INSTRUCTION: Duplicate the following records word for word, keeping every line in its original order.

┌─ RECORDS FOR THE TASK

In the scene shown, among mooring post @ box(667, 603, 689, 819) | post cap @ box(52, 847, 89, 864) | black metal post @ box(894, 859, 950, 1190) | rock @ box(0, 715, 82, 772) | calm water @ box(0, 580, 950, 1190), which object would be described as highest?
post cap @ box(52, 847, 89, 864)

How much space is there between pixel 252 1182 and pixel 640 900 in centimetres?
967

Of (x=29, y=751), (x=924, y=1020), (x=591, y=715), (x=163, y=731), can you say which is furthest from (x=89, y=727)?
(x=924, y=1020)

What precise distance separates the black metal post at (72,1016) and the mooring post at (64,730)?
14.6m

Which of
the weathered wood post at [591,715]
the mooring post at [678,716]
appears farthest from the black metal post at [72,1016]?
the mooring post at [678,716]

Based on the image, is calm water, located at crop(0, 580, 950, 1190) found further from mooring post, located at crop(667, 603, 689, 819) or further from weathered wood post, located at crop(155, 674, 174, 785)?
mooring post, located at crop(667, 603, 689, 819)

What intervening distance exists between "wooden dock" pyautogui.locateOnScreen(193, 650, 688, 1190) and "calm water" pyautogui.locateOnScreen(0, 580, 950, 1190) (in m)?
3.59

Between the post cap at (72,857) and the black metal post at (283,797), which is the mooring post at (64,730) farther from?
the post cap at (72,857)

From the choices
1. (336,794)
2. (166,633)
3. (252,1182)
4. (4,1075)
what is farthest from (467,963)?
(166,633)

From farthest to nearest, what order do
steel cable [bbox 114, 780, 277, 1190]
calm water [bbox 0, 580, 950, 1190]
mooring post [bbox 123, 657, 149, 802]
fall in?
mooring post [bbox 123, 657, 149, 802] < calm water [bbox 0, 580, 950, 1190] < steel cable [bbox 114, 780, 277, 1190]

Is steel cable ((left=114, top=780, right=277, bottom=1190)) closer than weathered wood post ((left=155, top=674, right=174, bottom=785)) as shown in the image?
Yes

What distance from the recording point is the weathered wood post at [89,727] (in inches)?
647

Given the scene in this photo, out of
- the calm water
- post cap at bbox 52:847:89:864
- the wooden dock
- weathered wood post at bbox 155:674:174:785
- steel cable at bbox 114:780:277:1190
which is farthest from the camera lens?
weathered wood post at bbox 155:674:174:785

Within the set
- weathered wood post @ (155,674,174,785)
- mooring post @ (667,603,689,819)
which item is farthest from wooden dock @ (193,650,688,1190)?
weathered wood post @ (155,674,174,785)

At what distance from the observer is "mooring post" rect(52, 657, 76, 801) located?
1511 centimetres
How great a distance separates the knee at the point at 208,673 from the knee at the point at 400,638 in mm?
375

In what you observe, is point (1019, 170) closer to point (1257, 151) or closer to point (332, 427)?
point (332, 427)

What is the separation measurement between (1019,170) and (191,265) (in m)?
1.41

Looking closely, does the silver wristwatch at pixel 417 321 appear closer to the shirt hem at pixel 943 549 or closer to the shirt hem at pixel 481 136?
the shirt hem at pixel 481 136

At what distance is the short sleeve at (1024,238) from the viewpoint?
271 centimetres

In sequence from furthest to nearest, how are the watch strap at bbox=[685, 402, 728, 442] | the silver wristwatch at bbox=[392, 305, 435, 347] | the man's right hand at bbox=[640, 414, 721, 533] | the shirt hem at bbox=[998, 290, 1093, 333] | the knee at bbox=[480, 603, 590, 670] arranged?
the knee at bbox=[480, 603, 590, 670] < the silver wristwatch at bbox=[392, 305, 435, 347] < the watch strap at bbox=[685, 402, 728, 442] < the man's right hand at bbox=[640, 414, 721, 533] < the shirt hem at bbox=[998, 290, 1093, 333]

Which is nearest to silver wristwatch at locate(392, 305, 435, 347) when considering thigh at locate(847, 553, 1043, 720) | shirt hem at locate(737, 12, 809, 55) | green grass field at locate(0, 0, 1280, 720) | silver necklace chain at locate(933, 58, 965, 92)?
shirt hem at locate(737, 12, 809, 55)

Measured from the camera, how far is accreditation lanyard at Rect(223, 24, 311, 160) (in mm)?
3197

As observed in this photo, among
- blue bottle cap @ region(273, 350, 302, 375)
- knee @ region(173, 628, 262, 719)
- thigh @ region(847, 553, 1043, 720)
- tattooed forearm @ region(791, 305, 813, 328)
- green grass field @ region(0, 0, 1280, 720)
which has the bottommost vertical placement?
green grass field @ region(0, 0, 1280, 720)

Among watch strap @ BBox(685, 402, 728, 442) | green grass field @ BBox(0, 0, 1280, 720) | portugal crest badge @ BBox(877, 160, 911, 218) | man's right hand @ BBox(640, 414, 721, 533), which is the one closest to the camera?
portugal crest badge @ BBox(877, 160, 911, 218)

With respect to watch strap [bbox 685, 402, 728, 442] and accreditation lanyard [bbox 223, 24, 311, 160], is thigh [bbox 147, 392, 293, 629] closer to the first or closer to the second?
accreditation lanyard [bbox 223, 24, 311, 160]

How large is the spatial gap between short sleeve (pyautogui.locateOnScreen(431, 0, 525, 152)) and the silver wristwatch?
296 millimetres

└─

THE ANSWER:
In the scene shown, among mooring post @ box(667, 603, 689, 819) | post cap @ box(52, 847, 89, 864) | black metal post @ box(894, 859, 950, 1190) | rock @ box(0, 715, 82, 772) | calm water @ box(0, 580, 950, 1190), which object would be described as highest?
post cap @ box(52, 847, 89, 864)

How much space is there between pixel 252 1182 and pixel 640 900 in centimetres?
967

Of (x=29, y=751), (x=924, y=1020), (x=591, y=715), (x=163, y=731), can you say which is furthest from (x=89, y=727)?
(x=924, y=1020)

What precise distance separates the black metal post at (72,1016) and the mooring post at (64,730)?
14.6m

Which of
the weathered wood post at [591,715]
the mooring post at [678,716]
appears farthest from the black metal post at [72,1016]?
the mooring post at [678,716]

Based on the image, is calm water, located at crop(0, 580, 950, 1190) found further from mooring post, located at crop(667, 603, 689, 819) or further from weathered wood post, located at crop(155, 674, 174, 785)?
mooring post, located at crop(667, 603, 689, 819)

What intervening distance exists between "wooden dock" pyautogui.locateOnScreen(193, 650, 688, 1190) and "calm water" pyautogui.locateOnScreen(0, 580, 950, 1190) (in m)?
3.59

Between the post cap at (72,857) and the black metal post at (283,797), which is the mooring post at (64,730) farther from?
the post cap at (72,857)

From the choices
1. (336,794)
2. (166,633)
3. (252,1182)
4. (4,1075)
what is farthest from (467,963)?
(166,633)

From farthest to nearest, what order do
steel cable [bbox 114, 780, 277, 1190]
calm water [bbox 0, 580, 950, 1190]
mooring post [bbox 123, 657, 149, 802]
fall in?
mooring post [bbox 123, 657, 149, 802] < calm water [bbox 0, 580, 950, 1190] < steel cable [bbox 114, 780, 277, 1190]

Is steel cable ((left=114, top=780, right=277, bottom=1190)) closer than weathered wood post ((left=155, top=674, right=174, bottom=785)) as shown in the image?
Yes

What distance from the recording point is the weathered wood post at [89,727] (in inches)?
647

Given the scene in this photo, out of
- the calm water
- post cap at bbox 52:847:89:864
- the wooden dock
- weathered wood post at bbox 155:674:174:785
- steel cable at bbox 114:780:277:1190
which is farthest from the camera lens?
weathered wood post at bbox 155:674:174:785

Within the set
- weathered wood post @ (155,674,174,785)
- mooring post @ (667,603,689,819)
which item is farthest from wooden dock @ (193,650,688,1190)?
weathered wood post @ (155,674,174,785)

At what distance from the observer is "mooring post" rect(52, 657, 76, 801) located?
1511 centimetres
How great a distance separates the knee at the point at 208,673 from the knee at the point at 400,638 in mm?
375

In what you observe, is point (1019, 170) closer to point (1257, 151) or closer to point (332, 427)?
point (332, 427)

What is the separation measurement between (1019,170) and (191,265) (in m)?
1.41

Looking closely, does the silver wristwatch at pixel 417 321 appear closer to the shirt hem at pixel 943 549 or closer to the shirt hem at pixel 481 136?
the shirt hem at pixel 481 136

At what distance is the short sleeve at (1024,238) from the viewpoint?
271 centimetres

In sequence from furthest to nearest, how are the watch strap at bbox=[685, 402, 728, 442] | the silver wristwatch at bbox=[392, 305, 435, 347] | the man's right hand at bbox=[640, 414, 721, 533] | the shirt hem at bbox=[998, 290, 1093, 333] | the knee at bbox=[480, 603, 590, 670] arranged?
the knee at bbox=[480, 603, 590, 670] < the silver wristwatch at bbox=[392, 305, 435, 347] < the watch strap at bbox=[685, 402, 728, 442] < the man's right hand at bbox=[640, 414, 721, 533] < the shirt hem at bbox=[998, 290, 1093, 333]

Which is nearest to silver wristwatch at locate(392, 305, 435, 347) when considering thigh at locate(847, 553, 1043, 720) | shirt hem at locate(737, 12, 809, 55) | green grass field at locate(0, 0, 1280, 720) | silver necklace chain at locate(933, 58, 965, 92)?
shirt hem at locate(737, 12, 809, 55)

Measured from the camera, how far is accreditation lanyard at Rect(223, 24, 311, 160) (in mm)?
3197

As observed in this photo, among
- blue bottle cap @ region(273, 350, 302, 375)
- knee @ region(173, 628, 262, 719)
- thigh @ region(847, 553, 1043, 720)
- tattooed forearm @ region(791, 305, 813, 328)
- green grass field @ region(0, 0, 1280, 720)
which has the bottommost vertical placement?
green grass field @ region(0, 0, 1280, 720)

Among watch strap @ BBox(685, 402, 728, 442) | green grass field @ BBox(0, 0, 1280, 720) | portugal crest badge @ BBox(877, 160, 911, 218) | man's right hand @ BBox(640, 414, 721, 533), which is the one closest to the camera?
portugal crest badge @ BBox(877, 160, 911, 218)

With respect to watch strap [bbox 685, 402, 728, 442] and accreditation lanyard [bbox 223, 24, 311, 160], is thigh [bbox 147, 392, 293, 629] closer to the first or closer to the second?
accreditation lanyard [bbox 223, 24, 311, 160]

How large is the spatial gap between short sleeve (pyautogui.locateOnScreen(431, 0, 525, 152)) and the silver wristwatch?
296 millimetres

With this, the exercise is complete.